3.4.1 Create the Security World

Security World is created with the new-world utility documented in the nShield Edge and Solo User Guide for Windows. The module must be moved to the pre-initialization mode.

The example shown in Figure 3-5 creates a new Security World:

  • -i: Creates a new Security World.
  • -m: Specifies ID of the physical HSM module to be added to the Security World.
  • -i: Creates a new Security World.
  • -Q: Specifies the minimum number of smart cards needed from the ACS to authorize a feature and the total number of smart cards to be used in the ACS. This example has a total of two cards, with only one card needed to authorize a feature.
  • -c: Tells the utility what type of key must be used for the new Security World. This example uses the 1024-bit AES key.
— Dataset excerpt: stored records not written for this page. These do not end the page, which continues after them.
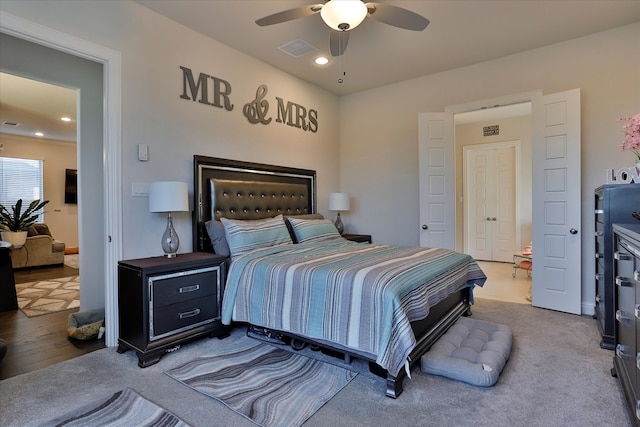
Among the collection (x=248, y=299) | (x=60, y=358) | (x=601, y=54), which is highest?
(x=601, y=54)

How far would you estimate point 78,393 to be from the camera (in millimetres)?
2059

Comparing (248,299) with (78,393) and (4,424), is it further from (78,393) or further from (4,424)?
(4,424)

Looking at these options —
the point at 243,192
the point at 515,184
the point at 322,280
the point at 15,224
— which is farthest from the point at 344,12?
the point at 15,224

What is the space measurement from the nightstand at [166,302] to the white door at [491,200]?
5827mm

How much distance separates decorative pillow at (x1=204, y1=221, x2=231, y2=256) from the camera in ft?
10.3

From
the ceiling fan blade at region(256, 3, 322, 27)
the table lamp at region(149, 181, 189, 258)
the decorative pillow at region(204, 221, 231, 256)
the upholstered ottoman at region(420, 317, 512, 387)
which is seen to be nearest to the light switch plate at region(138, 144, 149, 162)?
the table lamp at region(149, 181, 189, 258)

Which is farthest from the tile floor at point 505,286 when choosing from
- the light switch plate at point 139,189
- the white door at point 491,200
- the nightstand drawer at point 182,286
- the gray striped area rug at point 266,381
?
the light switch plate at point 139,189

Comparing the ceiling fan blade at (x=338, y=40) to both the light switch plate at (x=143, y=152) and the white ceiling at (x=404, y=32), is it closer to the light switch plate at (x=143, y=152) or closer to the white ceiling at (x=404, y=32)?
the white ceiling at (x=404, y=32)

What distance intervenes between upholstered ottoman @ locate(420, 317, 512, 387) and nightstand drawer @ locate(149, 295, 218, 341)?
67.7 inches

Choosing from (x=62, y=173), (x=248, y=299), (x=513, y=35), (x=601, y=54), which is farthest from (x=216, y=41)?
(x=62, y=173)

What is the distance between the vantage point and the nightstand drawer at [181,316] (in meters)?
2.49

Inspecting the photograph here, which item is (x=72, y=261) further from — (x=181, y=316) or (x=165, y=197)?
(x=181, y=316)

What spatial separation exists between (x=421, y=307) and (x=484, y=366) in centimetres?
52

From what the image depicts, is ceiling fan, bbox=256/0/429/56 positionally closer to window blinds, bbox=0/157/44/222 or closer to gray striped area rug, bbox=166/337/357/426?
gray striped area rug, bbox=166/337/357/426
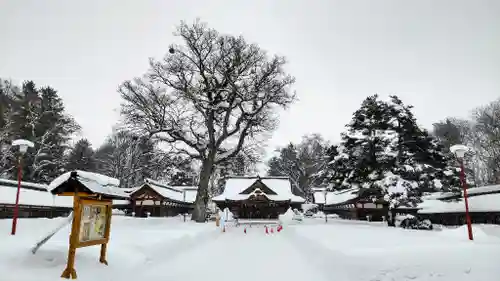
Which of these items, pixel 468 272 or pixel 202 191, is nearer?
pixel 468 272

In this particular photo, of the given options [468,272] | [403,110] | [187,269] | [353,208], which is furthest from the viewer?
[353,208]

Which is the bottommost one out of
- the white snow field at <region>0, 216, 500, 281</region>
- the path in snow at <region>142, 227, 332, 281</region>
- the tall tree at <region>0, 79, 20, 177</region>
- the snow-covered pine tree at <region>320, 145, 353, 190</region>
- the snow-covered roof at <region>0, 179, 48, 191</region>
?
the path in snow at <region>142, 227, 332, 281</region>

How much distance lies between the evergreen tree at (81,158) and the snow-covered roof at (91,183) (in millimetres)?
39968

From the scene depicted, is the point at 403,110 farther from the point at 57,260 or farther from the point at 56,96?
the point at 56,96

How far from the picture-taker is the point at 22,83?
35.6 m

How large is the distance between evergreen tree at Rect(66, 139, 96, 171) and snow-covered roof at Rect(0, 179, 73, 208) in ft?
58.2

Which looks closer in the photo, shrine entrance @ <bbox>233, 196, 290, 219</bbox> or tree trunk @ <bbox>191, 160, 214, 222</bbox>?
tree trunk @ <bbox>191, 160, 214, 222</bbox>

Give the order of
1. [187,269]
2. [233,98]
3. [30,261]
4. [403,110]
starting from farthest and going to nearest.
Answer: [233,98], [403,110], [187,269], [30,261]

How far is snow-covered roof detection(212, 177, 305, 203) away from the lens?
37.3 m

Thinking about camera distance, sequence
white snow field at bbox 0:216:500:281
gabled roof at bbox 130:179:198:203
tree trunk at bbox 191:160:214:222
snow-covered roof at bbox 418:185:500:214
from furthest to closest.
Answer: gabled roof at bbox 130:179:198:203, tree trunk at bbox 191:160:214:222, snow-covered roof at bbox 418:185:500:214, white snow field at bbox 0:216:500:281

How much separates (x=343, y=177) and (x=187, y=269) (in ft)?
75.2

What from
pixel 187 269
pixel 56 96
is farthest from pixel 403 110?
pixel 56 96

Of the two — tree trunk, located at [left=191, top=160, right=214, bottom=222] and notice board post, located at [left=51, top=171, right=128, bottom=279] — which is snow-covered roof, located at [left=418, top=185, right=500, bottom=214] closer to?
tree trunk, located at [left=191, top=160, right=214, bottom=222]

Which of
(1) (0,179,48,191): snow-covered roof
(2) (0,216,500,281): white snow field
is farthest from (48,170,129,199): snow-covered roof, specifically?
(1) (0,179,48,191): snow-covered roof
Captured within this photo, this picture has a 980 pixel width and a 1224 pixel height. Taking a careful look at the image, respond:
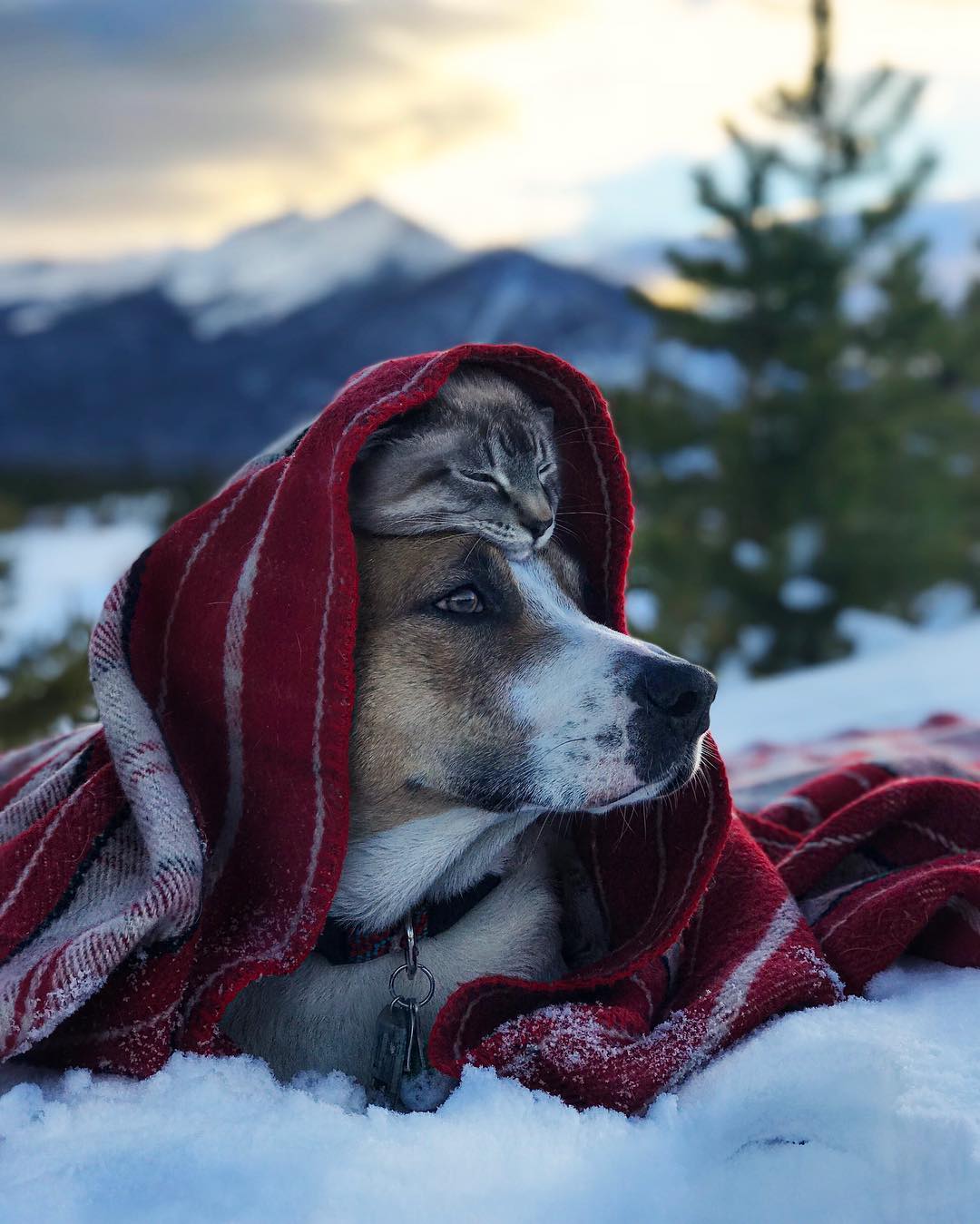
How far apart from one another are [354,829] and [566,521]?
2.31 feet

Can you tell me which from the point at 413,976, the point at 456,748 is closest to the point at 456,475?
the point at 456,748

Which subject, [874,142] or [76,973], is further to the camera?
[874,142]

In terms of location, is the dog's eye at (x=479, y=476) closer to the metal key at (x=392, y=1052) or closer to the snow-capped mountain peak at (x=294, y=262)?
the metal key at (x=392, y=1052)

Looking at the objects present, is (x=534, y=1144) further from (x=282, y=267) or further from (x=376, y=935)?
(x=282, y=267)

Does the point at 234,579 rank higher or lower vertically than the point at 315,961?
higher

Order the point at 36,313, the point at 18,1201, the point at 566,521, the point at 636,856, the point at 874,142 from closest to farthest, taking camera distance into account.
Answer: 1. the point at 18,1201
2. the point at 636,856
3. the point at 566,521
4. the point at 874,142
5. the point at 36,313

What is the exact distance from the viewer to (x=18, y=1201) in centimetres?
123

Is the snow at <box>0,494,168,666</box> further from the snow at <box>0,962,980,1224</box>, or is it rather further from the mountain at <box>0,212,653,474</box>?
the snow at <box>0,962,980,1224</box>

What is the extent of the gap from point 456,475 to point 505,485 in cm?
8

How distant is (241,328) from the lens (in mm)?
23125

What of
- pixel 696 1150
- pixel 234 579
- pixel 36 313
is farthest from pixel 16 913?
pixel 36 313

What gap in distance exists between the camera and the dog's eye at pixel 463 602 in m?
1.70

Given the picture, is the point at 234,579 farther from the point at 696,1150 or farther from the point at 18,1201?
the point at 696,1150

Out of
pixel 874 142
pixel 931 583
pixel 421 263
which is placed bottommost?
pixel 931 583
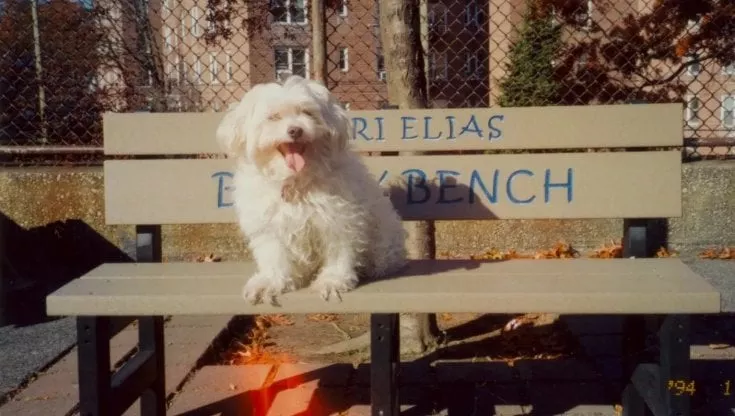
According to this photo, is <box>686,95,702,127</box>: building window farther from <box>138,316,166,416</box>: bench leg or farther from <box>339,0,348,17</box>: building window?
<box>138,316,166,416</box>: bench leg

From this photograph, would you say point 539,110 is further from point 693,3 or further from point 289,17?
point 289,17

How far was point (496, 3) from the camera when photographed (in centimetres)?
631

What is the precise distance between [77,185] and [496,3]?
3.49 meters

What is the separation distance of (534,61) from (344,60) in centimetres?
315

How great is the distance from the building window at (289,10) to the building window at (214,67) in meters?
0.57

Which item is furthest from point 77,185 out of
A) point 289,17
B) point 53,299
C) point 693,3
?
point 693,3

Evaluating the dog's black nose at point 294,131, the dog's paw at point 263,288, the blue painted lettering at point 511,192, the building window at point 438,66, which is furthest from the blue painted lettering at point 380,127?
the building window at point 438,66

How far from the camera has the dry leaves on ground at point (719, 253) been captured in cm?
533

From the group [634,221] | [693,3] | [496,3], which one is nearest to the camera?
[634,221]

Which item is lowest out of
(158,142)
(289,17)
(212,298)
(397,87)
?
(212,298)

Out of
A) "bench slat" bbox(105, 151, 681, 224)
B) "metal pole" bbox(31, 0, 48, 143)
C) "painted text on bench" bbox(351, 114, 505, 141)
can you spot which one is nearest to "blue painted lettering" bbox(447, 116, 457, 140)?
"painted text on bench" bbox(351, 114, 505, 141)

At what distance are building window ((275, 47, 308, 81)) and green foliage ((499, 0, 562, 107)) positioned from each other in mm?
1746

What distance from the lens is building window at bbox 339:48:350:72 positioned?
5495mm

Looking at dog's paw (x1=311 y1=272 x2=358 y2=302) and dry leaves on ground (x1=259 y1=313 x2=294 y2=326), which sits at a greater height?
dog's paw (x1=311 y1=272 x2=358 y2=302)
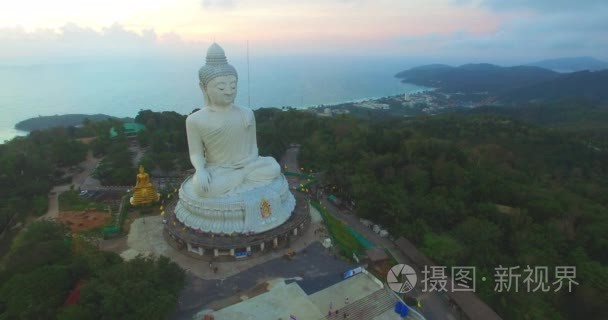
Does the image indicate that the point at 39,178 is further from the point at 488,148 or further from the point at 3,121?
the point at 3,121

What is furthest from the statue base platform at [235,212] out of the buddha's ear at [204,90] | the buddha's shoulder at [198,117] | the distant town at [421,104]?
the distant town at [421,104]

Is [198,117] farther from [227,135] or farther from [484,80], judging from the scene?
[484,80]

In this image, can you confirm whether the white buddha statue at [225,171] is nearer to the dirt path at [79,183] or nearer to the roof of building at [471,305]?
the roof of building at [471,305]

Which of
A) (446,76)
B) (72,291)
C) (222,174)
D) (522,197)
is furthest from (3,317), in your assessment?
(446,76)

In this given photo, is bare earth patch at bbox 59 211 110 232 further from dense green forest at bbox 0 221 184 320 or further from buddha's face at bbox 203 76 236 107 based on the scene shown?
buddha's face at bbox 203 76 236 107

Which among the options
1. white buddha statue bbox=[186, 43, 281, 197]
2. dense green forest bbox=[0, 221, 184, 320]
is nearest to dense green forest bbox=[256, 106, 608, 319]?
white buddha statue bbox=[186, 43, 281, 197]
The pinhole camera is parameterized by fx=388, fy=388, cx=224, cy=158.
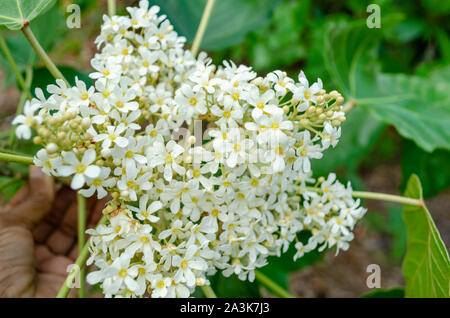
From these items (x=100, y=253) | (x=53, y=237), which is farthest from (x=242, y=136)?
(x=53, y=237)

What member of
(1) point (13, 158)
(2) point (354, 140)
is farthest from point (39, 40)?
(2) point (354, 140)

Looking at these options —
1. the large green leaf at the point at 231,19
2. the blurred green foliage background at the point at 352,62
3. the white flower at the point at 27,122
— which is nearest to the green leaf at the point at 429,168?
the blurred green foliage background at the point at 352,62

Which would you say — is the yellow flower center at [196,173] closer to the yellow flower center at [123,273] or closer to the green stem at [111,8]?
the yellow flower center at [123,273]

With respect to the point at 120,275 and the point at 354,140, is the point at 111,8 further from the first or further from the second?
the point at 354,140

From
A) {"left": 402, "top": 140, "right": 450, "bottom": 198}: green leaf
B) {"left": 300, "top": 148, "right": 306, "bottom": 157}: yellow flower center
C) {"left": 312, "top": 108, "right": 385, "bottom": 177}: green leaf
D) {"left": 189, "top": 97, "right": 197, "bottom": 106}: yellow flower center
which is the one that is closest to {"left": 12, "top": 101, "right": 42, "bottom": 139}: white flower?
{"left": 189, "top": 97, "right": 197, "bottom": 106}: yellow flower center

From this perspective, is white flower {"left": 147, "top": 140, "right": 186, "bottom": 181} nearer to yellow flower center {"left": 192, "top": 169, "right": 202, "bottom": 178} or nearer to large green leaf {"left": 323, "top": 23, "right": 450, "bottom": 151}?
yellow flower center {"left": 192, "top": 169, "right": 202, "bottom": 178}
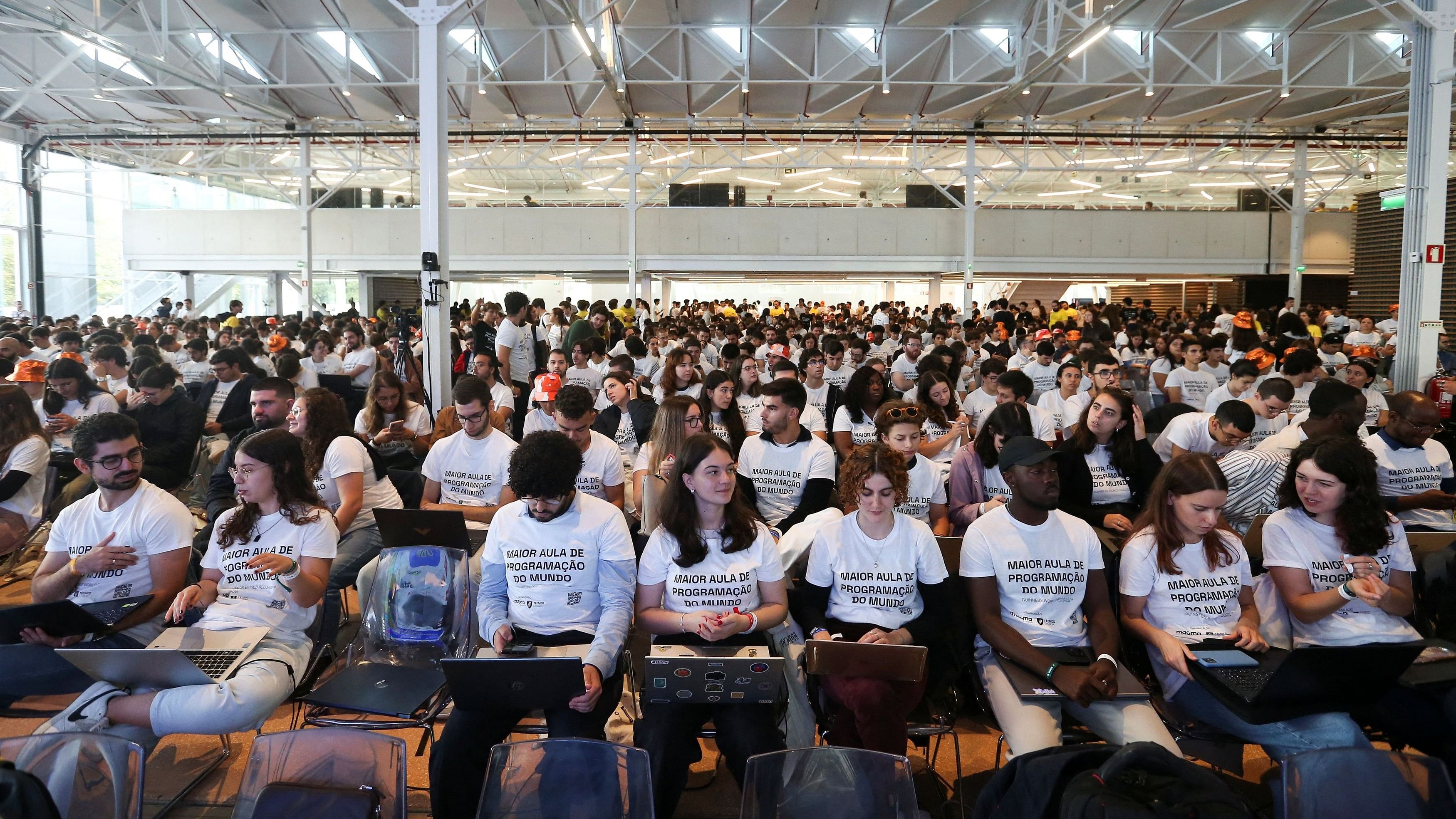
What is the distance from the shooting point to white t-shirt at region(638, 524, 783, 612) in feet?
10.2

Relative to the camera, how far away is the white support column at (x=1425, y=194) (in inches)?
303

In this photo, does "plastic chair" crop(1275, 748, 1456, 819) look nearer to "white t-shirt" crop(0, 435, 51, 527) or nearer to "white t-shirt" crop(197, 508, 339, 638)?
"white t-shirt" crop(197, 508, 339, 638)

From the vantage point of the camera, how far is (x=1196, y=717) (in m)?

Options must be considered on the basis of the desired security strength.

During creation of the Security World, the user is prompted to insert and initialize all ACS cards specified by the -Q option.

Figure 3-5. Sample Output from Creation of New Security World
Note:
  • The values of the hknso parameters can be used to uniquely identify the Security World.
  • If the module is not in the pre-initialization state, creation of the Security World might encounter an error:
    Figure 3-6. Error Message if Module is Not in Pre-Initialization State
The new Security World is a file that is created in the following location: %NFAST_KMDATA%\local.
Note: This location also contains all other related security keys.

Once the Security World is created, the module must be moved to the operational mode.